Assuming the 90 days trading horizon Panin Sekuritas Tbk is expected to under-perform the Bank Victoria. But the stock apears to be less risky and, when comparing its historical volatility, Panin Sekuritas Tbk is 5.19 times less risky than Bank Victoria. The stock trades about -0.13 of its potential returns per unit of risk. The Bank Victoria International is currently generating about 0.08 of returns per unit of risk over similar time horizon. If you would invest  8,700  in Bank Victoria International on September 13, 2024 and sell it today you would earn a total of  400.00  from holding Bank Victoria International or generate 4.6% return on investment over 90 days.
Time Period3 Months [change]
DirectionMoves Together 
StrengthWeak
Accuracy100.0%
ValuesDaily Returns

Panin Sekuritas Tbk  vs.  Bank Victoria International

 Performance 
       Timeline  
Panin Sekuritas Tbk 

Risk-Adjusted Performance

2 of 100

 
Weak
 
Strong
Weak
Compared to the overall equity markets, risk-adjusted returns on investments in Panin Sekuritas Tbk are ranked lower than 2 (%) of all global equities and portfolios over the last 90 days. Despite quite persistent forward-looking signals, Panin Sekuritas is not utilizing all of its potentials. The latest stock price mess, may contribute to short-term losses for the institutional investors.
Bank Victoria Intern 

Risk-Adjusted Performance

4 of 100

 
Weak
 
Strong
Insignificant
Compared to the overall equity markets, risk-adjusted returns on investments in Bank Victoria International are ranked lower than 4 (%) of all global equities and portfolios over the last 90 days. Despite quite conflicting forward-looking signals, Bank Victoria disclosed solid returns over the last few months and may actually be approaching a breakup point.

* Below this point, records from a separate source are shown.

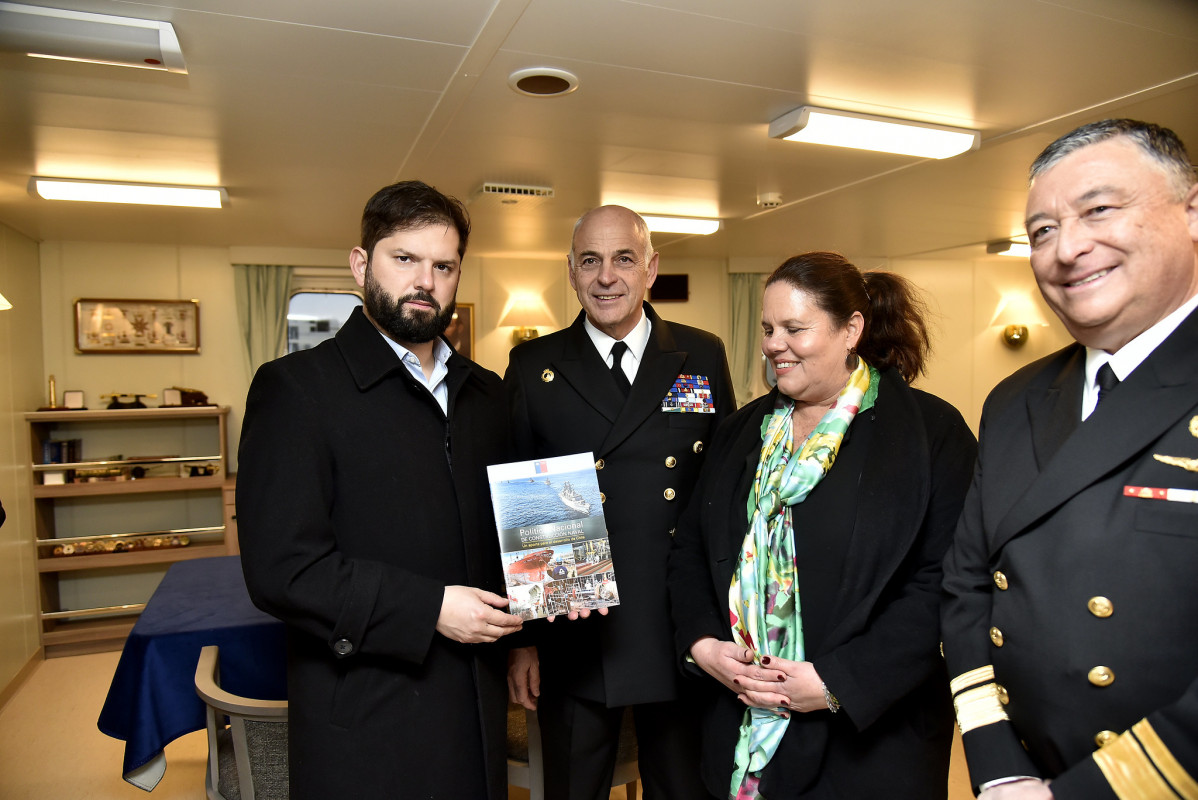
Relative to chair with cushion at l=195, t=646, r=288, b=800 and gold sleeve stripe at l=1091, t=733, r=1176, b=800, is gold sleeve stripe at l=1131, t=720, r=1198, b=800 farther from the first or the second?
chair with cushion at l=195, t=646, r=288, b=800

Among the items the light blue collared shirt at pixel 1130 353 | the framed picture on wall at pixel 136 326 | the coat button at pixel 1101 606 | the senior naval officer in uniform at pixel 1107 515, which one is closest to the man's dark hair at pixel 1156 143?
the senior naval officer in uniform at pixel 1107 515

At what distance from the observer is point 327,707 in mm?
1579

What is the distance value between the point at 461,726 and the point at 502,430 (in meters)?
0.69

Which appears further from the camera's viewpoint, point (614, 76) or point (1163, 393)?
point (614, 76)

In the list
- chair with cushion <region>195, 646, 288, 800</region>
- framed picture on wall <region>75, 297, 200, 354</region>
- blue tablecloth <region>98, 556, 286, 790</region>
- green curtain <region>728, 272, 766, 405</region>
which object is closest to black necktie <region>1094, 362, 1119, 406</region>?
chair with cushion <region>195, 646, 288, 800</region>

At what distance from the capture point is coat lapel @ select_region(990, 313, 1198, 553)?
105cm

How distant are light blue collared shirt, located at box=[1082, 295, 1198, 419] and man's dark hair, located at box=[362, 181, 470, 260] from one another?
128 centimetres

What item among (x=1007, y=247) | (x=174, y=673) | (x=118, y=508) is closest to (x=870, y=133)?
(x=174, y=673)

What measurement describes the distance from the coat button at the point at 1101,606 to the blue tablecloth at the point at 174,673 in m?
2.57

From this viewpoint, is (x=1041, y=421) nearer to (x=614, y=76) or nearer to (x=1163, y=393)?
(x=1163, y=393)

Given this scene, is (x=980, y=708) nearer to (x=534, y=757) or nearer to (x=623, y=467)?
(x=623, y=467)

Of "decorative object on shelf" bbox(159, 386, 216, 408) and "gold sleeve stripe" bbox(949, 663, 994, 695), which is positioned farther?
"decorative object on shelf" bbox(159, 386, 216, 408)

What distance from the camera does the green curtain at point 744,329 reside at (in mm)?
8211

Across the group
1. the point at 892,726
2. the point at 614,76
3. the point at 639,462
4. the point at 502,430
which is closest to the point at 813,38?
the point at 614,76
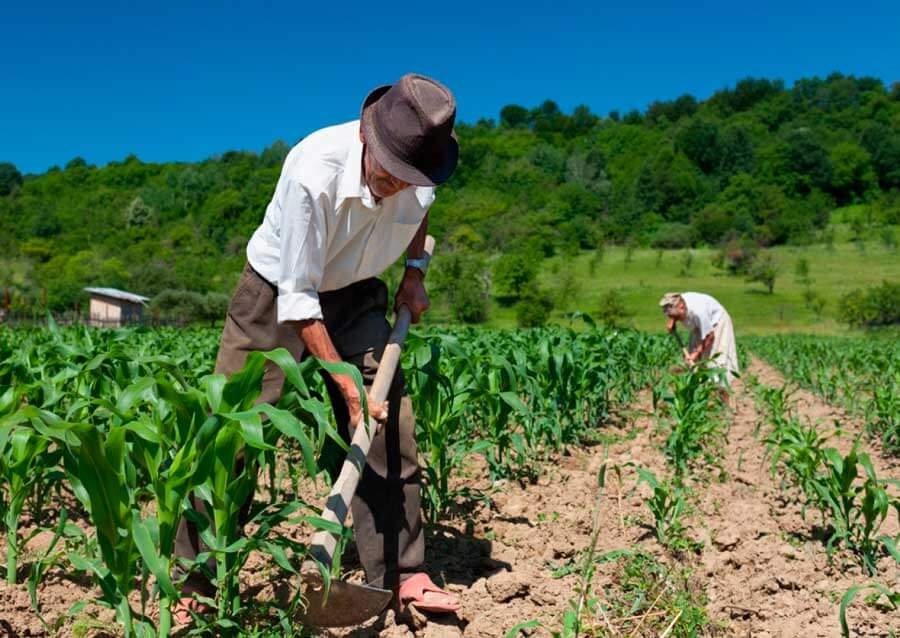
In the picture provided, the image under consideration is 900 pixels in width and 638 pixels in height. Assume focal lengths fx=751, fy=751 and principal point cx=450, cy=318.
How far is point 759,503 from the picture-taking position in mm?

Panin Sekuritas and Bank Victoria Volatility Contrast

   Predicted Return Density   
       Returns  

Pair Trading with Panin Sekuritas and Bank Victoria

The main advantage of trading using opposite Panin Sekuritas and Bank Victoria positions is that it hedges away some unsystematic risk. Because of two separate transactions, even if Panin Sekuritas position performs unexpectedly, Bank Victoria can make up some of the losses. Pair trading also minimizes risk from directional movements in the market. For example, if an entire industry or sector drops because of unexpected headlines, the short position in Bank Victoria will offset losses from the drop in Bank Victoria's long position.
The idea behind Panin Sekuritas Tbk and Bank Victoria International pairs trading is to make the combined position market-neutral, meaning the overall market's direction will not affect its win or loss (or potential downside or upside). This can be achieved by designing a pairs trade with two highly correlated stocks or equities that operate in a similar space or sector, making it possible to obtain profits through simple and relatively low-risk investment.
Check out your portfolio center.
Note that this page's information should be used as a complementary analysis to find the right mix of equity instruments to add to your existing portfolios or create a brand new portfolio. You can also try the Economic Indicators module to top statistical indicators that provide insights into how an economy is performing.